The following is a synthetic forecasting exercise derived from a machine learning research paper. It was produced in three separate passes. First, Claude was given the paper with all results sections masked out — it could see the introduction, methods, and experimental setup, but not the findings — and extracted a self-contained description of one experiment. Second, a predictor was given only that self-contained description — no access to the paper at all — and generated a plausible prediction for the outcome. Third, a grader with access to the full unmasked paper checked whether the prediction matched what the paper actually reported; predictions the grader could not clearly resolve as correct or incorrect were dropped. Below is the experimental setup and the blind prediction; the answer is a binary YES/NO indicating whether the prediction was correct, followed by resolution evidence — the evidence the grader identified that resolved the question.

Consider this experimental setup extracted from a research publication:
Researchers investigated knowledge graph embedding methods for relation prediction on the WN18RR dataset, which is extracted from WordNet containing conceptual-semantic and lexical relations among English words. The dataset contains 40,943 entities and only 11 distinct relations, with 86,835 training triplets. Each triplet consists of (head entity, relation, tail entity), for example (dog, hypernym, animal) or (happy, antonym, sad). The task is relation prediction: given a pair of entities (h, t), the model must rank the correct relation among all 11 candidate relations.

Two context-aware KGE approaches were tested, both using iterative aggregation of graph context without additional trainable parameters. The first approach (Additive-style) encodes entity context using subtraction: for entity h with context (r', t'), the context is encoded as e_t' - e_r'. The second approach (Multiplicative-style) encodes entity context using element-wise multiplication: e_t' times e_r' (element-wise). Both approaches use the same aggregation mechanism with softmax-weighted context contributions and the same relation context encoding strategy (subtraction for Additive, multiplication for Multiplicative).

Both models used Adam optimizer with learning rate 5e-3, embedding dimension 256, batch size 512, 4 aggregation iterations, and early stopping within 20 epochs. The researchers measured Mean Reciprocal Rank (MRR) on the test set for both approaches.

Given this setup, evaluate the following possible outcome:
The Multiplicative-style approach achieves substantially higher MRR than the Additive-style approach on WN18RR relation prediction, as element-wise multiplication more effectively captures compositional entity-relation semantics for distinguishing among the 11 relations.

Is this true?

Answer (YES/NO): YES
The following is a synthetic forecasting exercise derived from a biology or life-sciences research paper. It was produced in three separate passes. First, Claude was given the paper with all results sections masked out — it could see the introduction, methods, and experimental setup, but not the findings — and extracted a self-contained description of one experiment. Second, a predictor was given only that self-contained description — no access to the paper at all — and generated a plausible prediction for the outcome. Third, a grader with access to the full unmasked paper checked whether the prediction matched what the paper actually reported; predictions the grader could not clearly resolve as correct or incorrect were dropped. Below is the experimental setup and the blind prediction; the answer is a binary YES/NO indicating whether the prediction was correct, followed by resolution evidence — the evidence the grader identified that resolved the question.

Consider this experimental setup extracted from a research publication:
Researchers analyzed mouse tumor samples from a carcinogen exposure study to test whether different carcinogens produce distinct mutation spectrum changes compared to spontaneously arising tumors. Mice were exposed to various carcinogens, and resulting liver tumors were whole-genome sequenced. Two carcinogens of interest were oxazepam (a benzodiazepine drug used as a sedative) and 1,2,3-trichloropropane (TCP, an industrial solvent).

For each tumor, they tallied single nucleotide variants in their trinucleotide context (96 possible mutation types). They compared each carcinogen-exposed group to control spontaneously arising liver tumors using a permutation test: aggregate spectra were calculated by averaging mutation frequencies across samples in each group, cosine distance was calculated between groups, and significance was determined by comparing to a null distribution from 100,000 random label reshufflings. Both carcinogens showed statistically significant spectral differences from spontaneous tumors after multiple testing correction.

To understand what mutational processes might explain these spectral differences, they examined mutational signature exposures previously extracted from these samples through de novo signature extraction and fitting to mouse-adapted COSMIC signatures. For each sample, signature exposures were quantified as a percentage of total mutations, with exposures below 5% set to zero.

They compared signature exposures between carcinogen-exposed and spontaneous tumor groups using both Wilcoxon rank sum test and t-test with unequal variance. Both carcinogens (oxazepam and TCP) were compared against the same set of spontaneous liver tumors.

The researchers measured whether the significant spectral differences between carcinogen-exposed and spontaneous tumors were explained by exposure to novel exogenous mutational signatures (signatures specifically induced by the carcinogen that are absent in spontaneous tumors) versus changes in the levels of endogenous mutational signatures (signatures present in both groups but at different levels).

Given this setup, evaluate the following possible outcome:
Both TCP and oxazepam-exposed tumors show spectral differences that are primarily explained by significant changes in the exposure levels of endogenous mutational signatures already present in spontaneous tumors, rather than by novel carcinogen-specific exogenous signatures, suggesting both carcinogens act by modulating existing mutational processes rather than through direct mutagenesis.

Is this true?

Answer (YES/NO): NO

- [Exercise goal] From the first line to the last, print the listing above exactly.

- [Exercise result]
The following is a synthetic forecasting exercise derived from a machine learning research paper. It was produced in three separate passes. First, Claude was given the paper with all results sections masked out — it could see the introduction, methods, and experimental setup, but not the findings — and extracted a self-contained description of one experiment. Second, a predictor was given only that self-contained description — no access to the paper at all — and generated a plausible prediction for the outcome. Third, a grader with access to the full unmasked paper checked whether the prediction matched what the paper actually reported; predictions the grader could not clearly resolve as correct or incorrect were dropped. Below is the experimental setup and the blind prediction; the answer is a binary YES/NO indicating whether the prediction was correct, followed by resolution evidence — the evidence the grader identified that resolved the question.

Consider this experimental setup extracted from a research publication:
Researchers investigated knowledge graph embedding methods for relation prediction on the WN18RR dataset, which is extracted from WordNet containing conceptual-semantic and lexical relations among English words. The dataset contains 40,943 entities and only 11 distinct relations, with 86,835 training triplets. Each triplet consists of (head entity, relation, tail entity), for example (dog, hypernym, animal) or (happy, antonym, sad). The task is relation prediction: given a pair of entities (h, t), the model must rank the correct relation among all 11 candidate relations.

Two context-aware KGE approaches were tested, both using iterative aggregation of graph context without additional trainable parameters. The first approach (Additive-style) encodes entity context using subtraction: for entity h with context (r', t'), the context is encoded as e_t' - e_r'. The second approach (Multiplicative-style) encodes entity context using element-wise multiplication: e_t' times e_r' (element-wise). Both approaches use the same aggregation mechanism with softmax-weighted context contributions and the same relation context encoding strategy (subtraction for Additive, multiplication for Multiplicative).

Both models used Adam optimizer with learning rate 5e-3, embedding dimension 256, batch size 512, 4 aggregation iterations, and early stopping within 20 epochs. The researchers measured Mean Reciprocal Rank (MRR) on the test set for both approaches.

Given this setup, evaluate the following possible outcome:
The Multiplicative-style approach achieves substantially higher MRR than the Additive-style approach on WN18RR relation prediction, as element-wise multiplication more effectively captures compositional entity-relation semantics for distinguishing among the 11 relations.

Is this true?

Answer (YES/NO): YES
The following is a synthetic forecasting exercise derived from a biology or life-sciences research paper. It was produced in three separate passes. First, Claude was given the paper with all results sections masked out — it could see the introduction, methods, and experimental setup, but not the findings — and extracted a self-contained description of one experiment. Second, a predictor was given only that self-contained description — no access to the paper at all — and generated a plausible prediction for the outcome. Third, a grader with access to the full unmasked paper checked whether the prediction matched what the paper actually reported; predictions the grader could not clearly resolve as correct or incorrect were dropped. Below is the experimental setup and the blind prediction; the answer is a binary YES/NO indicating whether the prediction was correct, followed by resolution evidence — the evidence the grader identified that resolved the question.

Consider this experimental setup extracted from a research publication:
Researchers analyzed mouse tumor samples from a carcinogen exposure study to test whether different carcinogens produce distinct mutation spectrum changes compared to spontaneously arising tumors. Mice were exposed to various carcinogens, and resulting liver tumors were whole-genome sequenced. Two carcinogens of interest were oxazepam (a benzodiazepine drug used as a sedative) and 1,2,3-trichloropropane (TCP, an industrial solvent).

For each tumor, they tallied single nucleotide variants in their trinucleotide context (96 possible mutation types). They compared each carcinogen-exposed group to control spontaneously arising liver tumors using a permutation test: aggregate spectra were calculated by averaging mutation frequencies across samples in each group, cosine distance was calculated between groups, and significance was determined by comparing to a null distribution from 100,000 random label reshufflings. Both carcinogens showed statistically significant spectral differences from spontaneous tumors after multiple testing correction.

To understand what mutational processes might explain these spectral differences, they examined mutational signature exposures previously extracted from these samples through de novo signature extraction and fitting to mouse-adapted COSMIC signatures. For each sample, signature exposures were quantified as a percentage of total mutations, with exposures below 5% set to zero.

They compared signature exposures between carcinogen-exposed and spontaneous tumor groups using both Wilcoxon rank sum test and t-test with unequal variance. Both carcinogens (oxazepam and TCP) were compared against the same set of spontaneous liver tumors.

The researchers measured whether the significant spectral differences between carcinogen-exposed and spontaneous tumors were explained by exposure to novel exogenous mutational signatures (signatures specifically induced by the carcinogen that are absent in spontaneous tumors) versus changes in the levels of endogenous mutational signatures (signatures present in both groups but at different levels).

Given this setup, evaluate the following possible outcome:
Both TCP and oxazepam-exposed tumors show spectral differences that are primarily explained by significant changes in the exposure levels of endogenous mutational signatures already present in spontaneous tumors, rather than by novel carcinogen-specific exogenous signatures, suggesting both carcinogens act by modulating existing mutational processes rather than through direct mutagenesis.

Is this true?

Answer (YES/NO): NO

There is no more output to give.